POZZUOLI – Costretto a stare seduto da solo, con il proprio banco lontano da quello degli altri compagni di classe, attaccato alla cattedra dell’insegnante vedendo così azzerata “qualsiasi possibilità di contatto visivo e sociale durante le ore di lezione”. È quanto emerge dalla relazione degli assistenti sociali del comune di Pozzuoli chiamati ad intervenire nella vicenda del piccolo Luca (nome di fantasia), il bimbo di 11 anni affetto da patologia neuropsichiatrica che ha frequentato l’ultimo anno di scuola elementare presso la “Elsa Morante” di Monterusciello. Un caso oggetto d’indagine da parte della Magistratura che ha messo nel mirino il trattamento riservato al bambino da parte di alcuni docenti, ritenuto dai genitori “estremamente punitivo e discriminatorio” al punto da far scattare l’indagine. Accuse pesanti che, in parte, trovano il sostegno nella relazione delle due assistenti sociali e di cui Cronaca Flegrea è venuta in possesso.

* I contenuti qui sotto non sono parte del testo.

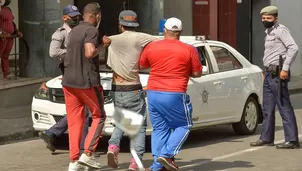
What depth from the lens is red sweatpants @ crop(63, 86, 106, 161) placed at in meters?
9.95

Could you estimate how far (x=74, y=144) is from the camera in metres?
9.97

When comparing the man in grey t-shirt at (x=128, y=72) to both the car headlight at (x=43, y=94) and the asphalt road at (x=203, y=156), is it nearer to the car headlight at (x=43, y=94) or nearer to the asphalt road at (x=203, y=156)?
the asphalt road at (x=203, y=156)

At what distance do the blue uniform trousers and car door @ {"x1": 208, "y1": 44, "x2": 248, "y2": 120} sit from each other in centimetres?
296

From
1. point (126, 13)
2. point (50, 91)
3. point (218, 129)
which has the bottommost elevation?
point (218, 129)

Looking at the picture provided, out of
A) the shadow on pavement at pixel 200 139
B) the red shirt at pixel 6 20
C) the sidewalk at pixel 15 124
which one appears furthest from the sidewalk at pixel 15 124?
the red shirt at pixel 6 20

LE VERIFICHE – Ebbene, il quadro disegnato dalle esperte chiamate a verificare i rapporti del bambino all’interno della propria famiglia e nel contesto scuola appare emblematico in merito al metodo adottato dalle insegnanti. Ma facciamo un passo indietro, riavvolgendo il nastro di una storia iniziata nel settembre del 2025, a seguito di una segnalazione pervenuta agli uffici comunali dall’IC 2 De Amicis Diaz in merito al ritrovamento di un taglierino all’interno dello zainetto del bambino. Partito l’iter, dopo i colloqui conoscitivi con la famiglia per il minore viene attivato un P.I.P.P.I. (Programma di Intervento Per la Prevenzione dell’Istituzionalizzazione) che prevede la presenza di educatrici a casa e a scuola, al fine di garantire un adeguato supporto al bambino nei diversi contesti di vita. Ed è a questo punto che le educatrici notano le criticità evidenziate nella relazione finita agli atti dell’indagine. Per quanto concerne le relazioni tra minore e famiglia, le due esperte inviate dagli uffici comunali rilevano un atteggiamento positivo nei confronti dell’attivazione del servizio, così come durante gli incontri monitorati a casa, dove la situazione appare sempre serena e priva di elementi di criticità nei rapporti tra Luca, i genitori, il fratello, i nonni e gli amici del gruppo sportivo a cui appartiene.

LE PUNIZIONI – Diversa, invece, è la valutazione fatta durante il periodo di osservazione a scuola che, stando a quanto si legge nella relazione, “ha messo in luce alcune criticità e delle discrepanze rispetto agli altri contesti di vita del minore” in particolare in merito alla “linea educativa adottata dalle insegnanti” ritenuta di “stampo prevalentemente punitivo”. Non solo. Anche con l’educatrice che presenziava in classe le insegnanti hanno mostrato fin dal primo momento un “velato scetticismo rispetto all’intervento offerto”, affermando che l’atteggiamento docile mostrato dal bambino in presenza dell’educatrice “non fosse altro che una facciata e che sarebbe bastata una minima distrazione per far emergere i comportamenti disturbanti del minore.” Un passaggio, questo, che farebbe emergere un certo pregiudizio da parte degli insegnanti verso un bambino di appena 11 anni a cui non veniva perdonato nulla, nonostante per l’educatrice chiamata a visionarlo in classe il suo atteggiamento sia stato sempre in linea con la sua età a tal punto da definirlo “del tutto normale e sovrapponibile a quella di qualsiasi bambino della sua età dopo diverse ore di lezione”.

L’ISOLAMENTO – Da quanto emerge dagli atti Luca sarebbe stato trattato dalle insegnanti sempre con estrema durezza e con un atteggiamento rigido e oltranzista, come sottolineato nella relazione attraverso la quale viene sottolineato come “tali comportamenti venissero sempre intercettati dalle insegnanti con una reattività estrema ed il minore venisse immediatamente ripreso, a conferma di una vigilanza costante ed inflessibile”. Condotta punitiva che non è stata modificata nemmeno davanti alla richiesta dell’educatrice di avvicinare il piccolo Luca ai compagni di classe permettendogli di stare seduto in un banco insieme ad altri amici, in maniera tale da favorire una graduale inclusione e testare le competenze relazionali del bambino. Proposta che ha trovato, ancora una volta, il rifiuto da parte delle insegnanti che hanno deciso di punirlo fino alla fine, vietandogli perfino la famosa gita di fine anno che ha scoperchiato il “vaso di pandora”.